__EXERCISE PROMPT__
Can you return, word for word, the passage in the xv6 lab text starting at "MisOS Lab01" and ending at "atoi (see user/ulib.c)."?

MisOS Lab01
Published:
MITOS—Lab01—Xv6 and Unix utilities
代码参考链接:https://github.com/ChenYuHengSJTU/MIT_OSLab
Boot xv6(easy)
Sleep(easy)
TODO
Implement the UNIX program sleep for xv6; your sleep should pause for a user-specified number of ticks. A tick is a notion of time defined by the xv6 kernel, namely the time between two interrupts from the timer chip. Your solution should be in the file user/sleep.c.
Hints
- Before you start coding, read Chapter 1 of the xv6 book.
- Look at some of the other programs in user/ (e.g., user/echo.c, user/grep.c, and user/rm.c) to see how you can obtain the command-line arguments passed to a program.
- If the user forgets to pass an argument, sleep should print an error message.
- The command-line argument is passed as a string; you can convert it to an integer using atoi (see user/ulib.c).
- Use the system call sleep.
- See kernel/sysproc.c for the xv6 kernel code that implements the sleep system call (look for sys_sleep), user/user.h for the C definition of sleep callable from a user program, and user/usys.S for the assembler code that jumps from user code into the kernel for sleep.
- Make sure main calls exit() in order to exit your program.
- Add your sleep program to UPROGS in Makefile; once you’ve done that, make qemu will compile your program and you’ll be able to run it from the xv6 shell.
- Look at Kernighan and Ritchie’s book The C programming language (second edition) (K&R) to learn about C.

__DATASET CONTENT__

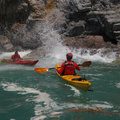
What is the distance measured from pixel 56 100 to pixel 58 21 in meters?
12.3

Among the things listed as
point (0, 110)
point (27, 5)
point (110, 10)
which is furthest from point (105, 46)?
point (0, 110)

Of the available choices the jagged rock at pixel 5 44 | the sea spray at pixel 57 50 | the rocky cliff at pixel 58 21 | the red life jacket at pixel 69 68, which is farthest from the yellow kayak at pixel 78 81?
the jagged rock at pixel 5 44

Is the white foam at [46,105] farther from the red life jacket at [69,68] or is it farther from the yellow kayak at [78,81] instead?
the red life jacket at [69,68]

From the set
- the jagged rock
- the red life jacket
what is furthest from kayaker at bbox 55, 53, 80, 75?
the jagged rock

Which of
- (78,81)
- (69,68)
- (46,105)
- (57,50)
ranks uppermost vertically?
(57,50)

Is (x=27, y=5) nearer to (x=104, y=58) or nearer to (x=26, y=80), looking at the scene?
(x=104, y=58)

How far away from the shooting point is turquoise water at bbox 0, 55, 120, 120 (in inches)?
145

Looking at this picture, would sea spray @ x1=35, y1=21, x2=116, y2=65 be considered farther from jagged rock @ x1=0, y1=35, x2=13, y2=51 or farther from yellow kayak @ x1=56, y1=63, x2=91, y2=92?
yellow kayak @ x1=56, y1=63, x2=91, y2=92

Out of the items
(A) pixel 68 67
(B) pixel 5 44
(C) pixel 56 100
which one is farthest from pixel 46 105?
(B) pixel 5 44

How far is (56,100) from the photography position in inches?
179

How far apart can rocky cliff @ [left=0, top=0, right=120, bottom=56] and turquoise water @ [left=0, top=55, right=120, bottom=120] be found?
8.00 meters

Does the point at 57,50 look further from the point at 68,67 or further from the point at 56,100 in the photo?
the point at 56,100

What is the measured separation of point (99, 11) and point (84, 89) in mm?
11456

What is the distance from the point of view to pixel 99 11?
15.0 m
...
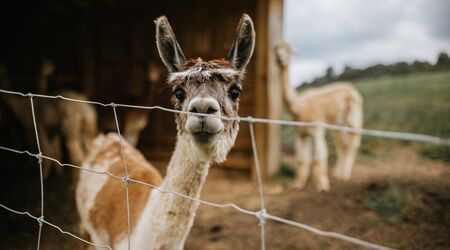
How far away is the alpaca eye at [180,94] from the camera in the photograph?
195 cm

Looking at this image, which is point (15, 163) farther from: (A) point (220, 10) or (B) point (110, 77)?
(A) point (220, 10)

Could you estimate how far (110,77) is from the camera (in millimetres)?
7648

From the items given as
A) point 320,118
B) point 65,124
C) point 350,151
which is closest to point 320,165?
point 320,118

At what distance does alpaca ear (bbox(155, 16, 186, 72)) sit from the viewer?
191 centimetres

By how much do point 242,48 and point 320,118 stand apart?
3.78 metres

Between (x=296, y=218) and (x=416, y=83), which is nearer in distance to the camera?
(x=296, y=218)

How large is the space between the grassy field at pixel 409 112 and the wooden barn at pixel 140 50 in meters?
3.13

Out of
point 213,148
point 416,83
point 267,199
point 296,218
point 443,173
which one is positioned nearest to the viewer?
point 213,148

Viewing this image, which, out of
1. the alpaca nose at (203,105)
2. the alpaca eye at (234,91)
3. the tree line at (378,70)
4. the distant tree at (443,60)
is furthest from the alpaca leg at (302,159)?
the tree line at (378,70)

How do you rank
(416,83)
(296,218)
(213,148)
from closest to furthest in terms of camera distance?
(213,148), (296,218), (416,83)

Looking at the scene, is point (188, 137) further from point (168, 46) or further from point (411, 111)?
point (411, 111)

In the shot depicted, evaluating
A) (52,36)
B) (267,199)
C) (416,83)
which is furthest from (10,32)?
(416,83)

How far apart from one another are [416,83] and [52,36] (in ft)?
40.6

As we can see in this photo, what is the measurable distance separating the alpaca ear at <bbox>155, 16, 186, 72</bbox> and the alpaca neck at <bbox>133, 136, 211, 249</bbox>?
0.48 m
* * *
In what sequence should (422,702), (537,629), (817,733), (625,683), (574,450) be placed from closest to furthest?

__PROBLEM SOLUTION__
MisOS Lab01
Published:
MITOS—Lab01—Xv6 and Unix utilities
代码参考链接:https://github.com/ChenYuHengSJTU/MIT_OSLab
Boot xv6(easy)
Sleep(easy)
TODO
Implement the UNIX program sleep for xv6; your sleep should pause for a user-specified number of ticks. A tick is a notion of time defined by the xv6 kernel, namely the time between two interrupts from the timer chip. Your solution should be in the file user/sleep.c.
Hints
- Before you start coding, read Chapter 1 of the xv6 book.
- Look at some of the other programs in user/ (e.g., user/echo.c, user/grep.c, and user/rm.c) to see how you can obtain the command-line arguments passed to a program.
- If the user forgets to pass an argument, sleep should print an error message.
- The command-line argument is passed as a string; you can convert it to an integer using atoi (see user/ulib.c).